Le coordinateur de recherche documentaire du groupe Cochrane sur les maladies vasculaires a effectué des recherches dans le registre spécialisé du groupe Cochrane sur les maladies vasculaires, dans les bases de données CENTRAL, MEDLINE, Embase et CINAHL, ainsi que dans le système d'enregistrement international des essais cliniques (ICTRP) de l'OMS et dans les registres d'essais cliniques ClinicalTrials.gov jusqu'au 2 mars 2022. Nous avons vérifié les références bibliographiques des articles pertinents pour trouver d'autres études.

Critères de sélection: 

Nous avons inclus des essais contrôlés randomisés (ECR) dans lesquels des personnes souffrant d'une EP confirmée par des techniques d'imagerie standard ont reçu un IDT oral ou un inhibiteur du facteur Xa oral par rapport à un anticoagulant conventionnel ou l'un par rapport à l'autre pour le traitement à long terme de l'EP (durée minimale de trois mois).

Recueil et analyse des données: 

Nous avons utilisé les méthodes standard de Cochrane. Nos critères de jugement principaux étaient l'EP récurrente, la thromboembolie veineuse (TEV) récurrente et la thrombose veineuse profonde (TVP). Les critères de jugement secondaires étaient la mortalité toutes causes confondues, les hémorragies majeures et la qualité de vie liée à la santé.
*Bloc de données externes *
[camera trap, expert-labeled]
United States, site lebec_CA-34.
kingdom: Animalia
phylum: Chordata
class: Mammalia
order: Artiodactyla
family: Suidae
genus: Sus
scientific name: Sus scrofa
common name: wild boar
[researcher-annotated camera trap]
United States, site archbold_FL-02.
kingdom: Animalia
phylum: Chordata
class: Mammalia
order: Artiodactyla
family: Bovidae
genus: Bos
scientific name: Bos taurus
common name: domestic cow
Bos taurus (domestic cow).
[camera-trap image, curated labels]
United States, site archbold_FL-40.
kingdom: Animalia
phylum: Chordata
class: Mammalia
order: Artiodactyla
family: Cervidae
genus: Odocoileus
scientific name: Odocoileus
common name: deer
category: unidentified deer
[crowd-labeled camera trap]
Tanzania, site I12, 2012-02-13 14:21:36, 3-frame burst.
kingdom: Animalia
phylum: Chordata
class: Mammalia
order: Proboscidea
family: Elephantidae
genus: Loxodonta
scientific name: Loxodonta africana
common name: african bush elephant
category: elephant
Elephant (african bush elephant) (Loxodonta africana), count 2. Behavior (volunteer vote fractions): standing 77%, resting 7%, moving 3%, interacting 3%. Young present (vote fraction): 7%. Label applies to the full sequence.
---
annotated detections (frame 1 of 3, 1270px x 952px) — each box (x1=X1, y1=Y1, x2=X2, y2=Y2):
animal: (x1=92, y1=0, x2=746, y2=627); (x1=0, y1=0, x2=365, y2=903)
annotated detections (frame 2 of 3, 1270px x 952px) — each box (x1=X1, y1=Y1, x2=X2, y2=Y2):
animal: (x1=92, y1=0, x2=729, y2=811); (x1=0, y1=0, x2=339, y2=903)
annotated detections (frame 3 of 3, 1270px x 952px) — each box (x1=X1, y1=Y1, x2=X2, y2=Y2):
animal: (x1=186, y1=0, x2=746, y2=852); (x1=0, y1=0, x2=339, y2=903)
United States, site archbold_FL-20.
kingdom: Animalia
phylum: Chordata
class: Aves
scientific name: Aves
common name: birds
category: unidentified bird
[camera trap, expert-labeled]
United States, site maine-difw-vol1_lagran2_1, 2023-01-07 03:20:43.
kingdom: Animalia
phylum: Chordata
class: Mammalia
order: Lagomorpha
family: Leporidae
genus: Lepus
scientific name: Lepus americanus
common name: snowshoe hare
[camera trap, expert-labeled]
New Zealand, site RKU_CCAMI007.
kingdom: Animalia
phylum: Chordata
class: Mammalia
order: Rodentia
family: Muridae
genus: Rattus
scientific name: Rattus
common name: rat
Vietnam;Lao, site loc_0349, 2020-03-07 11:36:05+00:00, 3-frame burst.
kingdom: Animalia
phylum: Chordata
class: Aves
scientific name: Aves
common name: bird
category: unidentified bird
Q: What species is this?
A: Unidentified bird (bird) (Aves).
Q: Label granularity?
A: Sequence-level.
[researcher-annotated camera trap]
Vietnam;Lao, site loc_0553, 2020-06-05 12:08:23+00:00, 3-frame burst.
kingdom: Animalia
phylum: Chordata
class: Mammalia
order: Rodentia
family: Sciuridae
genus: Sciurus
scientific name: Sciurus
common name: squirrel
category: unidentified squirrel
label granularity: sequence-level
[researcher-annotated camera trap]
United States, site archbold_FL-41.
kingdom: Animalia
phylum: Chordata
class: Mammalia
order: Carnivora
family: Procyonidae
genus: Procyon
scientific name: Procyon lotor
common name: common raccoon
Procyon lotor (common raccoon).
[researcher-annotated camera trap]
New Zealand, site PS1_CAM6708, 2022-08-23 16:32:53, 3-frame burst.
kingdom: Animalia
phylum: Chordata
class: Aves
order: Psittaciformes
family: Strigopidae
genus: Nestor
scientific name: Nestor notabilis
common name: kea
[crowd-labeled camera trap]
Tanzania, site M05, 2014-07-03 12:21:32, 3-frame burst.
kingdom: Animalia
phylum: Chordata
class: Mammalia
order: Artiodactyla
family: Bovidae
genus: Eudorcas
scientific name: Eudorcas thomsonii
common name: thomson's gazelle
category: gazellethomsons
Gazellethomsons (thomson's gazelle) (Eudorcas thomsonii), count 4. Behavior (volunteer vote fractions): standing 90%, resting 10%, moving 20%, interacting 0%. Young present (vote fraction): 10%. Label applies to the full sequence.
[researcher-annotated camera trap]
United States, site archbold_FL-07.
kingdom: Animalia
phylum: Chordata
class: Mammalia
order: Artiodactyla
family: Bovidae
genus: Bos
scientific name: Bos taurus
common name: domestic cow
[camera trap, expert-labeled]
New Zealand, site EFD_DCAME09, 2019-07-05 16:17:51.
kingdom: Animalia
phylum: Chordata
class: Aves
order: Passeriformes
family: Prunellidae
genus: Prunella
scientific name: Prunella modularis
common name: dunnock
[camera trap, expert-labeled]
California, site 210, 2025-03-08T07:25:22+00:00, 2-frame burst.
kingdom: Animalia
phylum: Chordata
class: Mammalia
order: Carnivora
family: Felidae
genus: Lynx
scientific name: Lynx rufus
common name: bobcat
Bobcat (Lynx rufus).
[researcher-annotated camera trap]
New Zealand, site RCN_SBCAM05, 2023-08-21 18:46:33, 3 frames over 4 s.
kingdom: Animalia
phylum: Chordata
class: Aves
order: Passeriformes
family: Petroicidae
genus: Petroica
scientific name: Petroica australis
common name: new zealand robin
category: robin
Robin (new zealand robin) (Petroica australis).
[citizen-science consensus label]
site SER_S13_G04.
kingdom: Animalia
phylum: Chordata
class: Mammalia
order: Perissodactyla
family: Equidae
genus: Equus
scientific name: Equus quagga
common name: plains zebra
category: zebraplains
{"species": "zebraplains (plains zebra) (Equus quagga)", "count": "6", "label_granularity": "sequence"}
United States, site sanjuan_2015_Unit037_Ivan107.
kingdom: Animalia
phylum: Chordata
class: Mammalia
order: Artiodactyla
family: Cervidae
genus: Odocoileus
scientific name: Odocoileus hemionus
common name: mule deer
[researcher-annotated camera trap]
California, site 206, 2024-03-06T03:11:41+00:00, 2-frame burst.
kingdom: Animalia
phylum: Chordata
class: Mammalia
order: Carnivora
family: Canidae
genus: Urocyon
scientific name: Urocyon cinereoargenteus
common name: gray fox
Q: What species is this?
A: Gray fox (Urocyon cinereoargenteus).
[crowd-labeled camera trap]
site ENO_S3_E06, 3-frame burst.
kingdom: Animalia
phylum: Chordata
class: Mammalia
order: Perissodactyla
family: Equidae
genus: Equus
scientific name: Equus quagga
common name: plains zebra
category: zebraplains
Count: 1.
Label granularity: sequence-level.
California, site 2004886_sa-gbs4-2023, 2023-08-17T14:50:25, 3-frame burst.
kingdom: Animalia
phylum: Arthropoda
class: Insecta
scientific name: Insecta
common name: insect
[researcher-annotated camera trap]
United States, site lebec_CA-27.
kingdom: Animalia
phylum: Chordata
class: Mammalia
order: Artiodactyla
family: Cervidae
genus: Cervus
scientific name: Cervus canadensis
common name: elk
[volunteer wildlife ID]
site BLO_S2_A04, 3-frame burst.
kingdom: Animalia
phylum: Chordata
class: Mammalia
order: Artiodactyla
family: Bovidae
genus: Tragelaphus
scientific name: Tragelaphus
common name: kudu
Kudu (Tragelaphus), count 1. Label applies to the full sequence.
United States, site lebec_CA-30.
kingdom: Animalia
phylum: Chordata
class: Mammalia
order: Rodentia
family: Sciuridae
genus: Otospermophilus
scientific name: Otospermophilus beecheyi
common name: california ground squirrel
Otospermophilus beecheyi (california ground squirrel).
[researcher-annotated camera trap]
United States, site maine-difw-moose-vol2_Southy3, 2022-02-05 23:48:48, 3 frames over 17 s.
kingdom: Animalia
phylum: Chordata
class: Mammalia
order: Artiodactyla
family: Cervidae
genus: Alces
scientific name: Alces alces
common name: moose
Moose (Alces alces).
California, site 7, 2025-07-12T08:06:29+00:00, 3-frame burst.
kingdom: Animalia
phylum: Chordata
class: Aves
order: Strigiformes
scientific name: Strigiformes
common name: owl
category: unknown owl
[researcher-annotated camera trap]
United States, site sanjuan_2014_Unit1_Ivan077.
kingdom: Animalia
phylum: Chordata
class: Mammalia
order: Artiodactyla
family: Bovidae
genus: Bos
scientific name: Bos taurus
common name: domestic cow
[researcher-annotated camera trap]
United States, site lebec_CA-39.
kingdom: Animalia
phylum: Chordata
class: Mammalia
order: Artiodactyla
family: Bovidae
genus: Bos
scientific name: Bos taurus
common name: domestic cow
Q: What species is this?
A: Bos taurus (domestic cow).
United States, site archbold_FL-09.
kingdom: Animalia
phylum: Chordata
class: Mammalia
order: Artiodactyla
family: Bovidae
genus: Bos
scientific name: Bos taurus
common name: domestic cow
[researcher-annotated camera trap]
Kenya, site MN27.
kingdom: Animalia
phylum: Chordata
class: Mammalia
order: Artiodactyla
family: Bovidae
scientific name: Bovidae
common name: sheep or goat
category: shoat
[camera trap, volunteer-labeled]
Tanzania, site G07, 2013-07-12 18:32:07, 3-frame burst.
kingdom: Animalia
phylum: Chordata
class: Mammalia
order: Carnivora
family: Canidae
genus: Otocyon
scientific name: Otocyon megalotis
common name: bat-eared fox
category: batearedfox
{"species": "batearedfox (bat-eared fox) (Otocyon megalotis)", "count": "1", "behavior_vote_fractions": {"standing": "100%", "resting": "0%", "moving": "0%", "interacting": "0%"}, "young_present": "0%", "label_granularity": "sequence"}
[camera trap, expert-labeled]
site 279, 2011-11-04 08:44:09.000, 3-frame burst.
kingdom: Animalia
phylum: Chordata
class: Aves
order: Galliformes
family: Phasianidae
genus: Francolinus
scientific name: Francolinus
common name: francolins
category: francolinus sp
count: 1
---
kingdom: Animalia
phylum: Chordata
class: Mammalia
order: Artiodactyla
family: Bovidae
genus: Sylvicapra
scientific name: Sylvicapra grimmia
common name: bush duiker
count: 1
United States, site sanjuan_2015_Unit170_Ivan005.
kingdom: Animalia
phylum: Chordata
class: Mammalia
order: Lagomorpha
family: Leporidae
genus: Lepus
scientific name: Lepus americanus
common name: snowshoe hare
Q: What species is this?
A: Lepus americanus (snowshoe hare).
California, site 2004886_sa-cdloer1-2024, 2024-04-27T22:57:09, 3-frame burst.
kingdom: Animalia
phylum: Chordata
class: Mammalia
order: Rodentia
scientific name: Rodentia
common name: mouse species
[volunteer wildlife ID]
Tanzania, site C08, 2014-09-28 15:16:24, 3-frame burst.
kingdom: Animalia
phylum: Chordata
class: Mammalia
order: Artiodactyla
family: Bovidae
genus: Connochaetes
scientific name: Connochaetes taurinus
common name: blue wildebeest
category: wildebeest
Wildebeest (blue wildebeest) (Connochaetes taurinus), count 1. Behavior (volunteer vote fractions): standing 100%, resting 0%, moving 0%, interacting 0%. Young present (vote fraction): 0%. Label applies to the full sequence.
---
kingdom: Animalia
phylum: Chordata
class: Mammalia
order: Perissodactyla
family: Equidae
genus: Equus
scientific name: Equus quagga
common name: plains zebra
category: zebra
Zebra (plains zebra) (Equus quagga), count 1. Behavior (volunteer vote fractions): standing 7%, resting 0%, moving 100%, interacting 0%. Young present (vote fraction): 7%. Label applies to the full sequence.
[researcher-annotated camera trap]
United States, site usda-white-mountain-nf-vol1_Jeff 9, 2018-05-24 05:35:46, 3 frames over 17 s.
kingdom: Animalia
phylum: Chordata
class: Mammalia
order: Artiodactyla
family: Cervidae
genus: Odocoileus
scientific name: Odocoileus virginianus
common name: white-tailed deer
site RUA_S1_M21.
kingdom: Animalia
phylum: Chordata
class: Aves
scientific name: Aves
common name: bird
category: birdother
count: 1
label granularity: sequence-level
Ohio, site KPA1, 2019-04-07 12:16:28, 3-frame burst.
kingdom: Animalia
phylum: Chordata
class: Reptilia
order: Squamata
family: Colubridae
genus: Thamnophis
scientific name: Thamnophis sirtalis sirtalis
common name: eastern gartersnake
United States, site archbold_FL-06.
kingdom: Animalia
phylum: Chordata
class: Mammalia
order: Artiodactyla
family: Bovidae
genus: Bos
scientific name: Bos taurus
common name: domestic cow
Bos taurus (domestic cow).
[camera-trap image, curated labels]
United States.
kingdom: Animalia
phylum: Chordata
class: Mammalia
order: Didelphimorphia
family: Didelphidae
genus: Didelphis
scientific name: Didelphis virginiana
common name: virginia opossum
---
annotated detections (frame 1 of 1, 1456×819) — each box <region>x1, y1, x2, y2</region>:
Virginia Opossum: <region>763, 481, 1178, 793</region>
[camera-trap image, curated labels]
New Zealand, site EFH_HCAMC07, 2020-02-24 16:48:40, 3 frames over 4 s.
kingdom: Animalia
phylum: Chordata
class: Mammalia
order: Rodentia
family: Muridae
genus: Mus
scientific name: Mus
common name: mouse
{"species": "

Nous avons utilisé l’outil GRADE pour évaluer le niveau de confiance des données probantes pour chaque critère de jugement.

Résultats principaux: 

Nous avons identifié cinq ECR supplémentaires avec 1484 participants pour cette mise à jour. Avec les essais précédemment inclus, nous avons inclus dix ECR avec un total de 13 073 participants. Deux études ont porté sur un IDT oral (dabigatran) et huit sur des inhibiteurs du facteur Xa oraux (trois rivaroxaban, trois apixaban et deux edoxaban). Dans l'ensemble, les études étaient de bonne qualité méthodologique.

La méta-analyse n'a pas montré de différence claire dans l'efficacité et la tolérance de l'IDT oral par rapport à l'anticoagulation conventionnelle dans la prévention de l'EP récurrente (rapport des cotes (RC) 1,02, intervalle de confiance (IC) à 95 % 0,50 à 2,04 ; 2 études, 1602 participants ; données probantes d’un niveau de confiance modéré), de la TEV récurrente (RC 0,93, IC à 95 % 0,52 à 1,66 ; 2 études, 1602 participants ; données probantes d’un niveau de confiance modéré), de TVP (RC 0,79, IC à 95 % 0,29 à 2,13 ; 2 études, 1602 participants ; données probantes d’un niveau de confiance modéré) et d'hémorragie majeure (RC 0,50, IC à 95 % 0,15 à 1,68 ; 2 études, 1527 participants ; données probantes d’un niveau de confiance modéré). Nous avons abaissé le niveau de confiance des données probantes d'un niveau pour cause d'imprécision en raison du faible nombre d'événements.

Il n'y avait pas non plus de différence claire entre les inhibiteurs oraux du facteur Xa et l'anticoagulation conventionnelle dans la prévention de l'EP récurrente (RC 0,92, IC à 95 % 0,66 à 1,29 ; 3 études, 8186 participants ; données probantes d'un niveau de confiance modéré), de la TEV récurrente (RC 0,83, IC à 95 % 0,66 à 1,03 ; 8 études, 11 416 participants ; données probantes d'un niveau de confiance modéré), de la TVP (RC 0,77, IC à 95 % 0.48 à 1,25 ; 2 études, 8151 participants ; données probantes d'un niveau modéré), la mortalité toutes causes confondues (RC 1,16, IC à 95 % 0,79 à 1,70 ; 1 étude, 4817 participants ; données probantes d'un niveau de confiance modéré) et les hémorragies majeures (RC 0,71, IC à 95 % 0,36 à 1,41 ; 8 études, 11 447 participants ; données probantes d'un niveau de confiance faible) ; l'hétérogénéité pour les hémorragies majeures était significative (I 2 = 79 %). Nous avons abaissé le niveau de confiance des données probantes à modéré et faible en raison de l'imprécision due au faible nombre d'événements et de l'incohérence due à l'hétérogénéité clinique. Aucune des études incluses n'a mesuré la qualité de vie liée à la santé.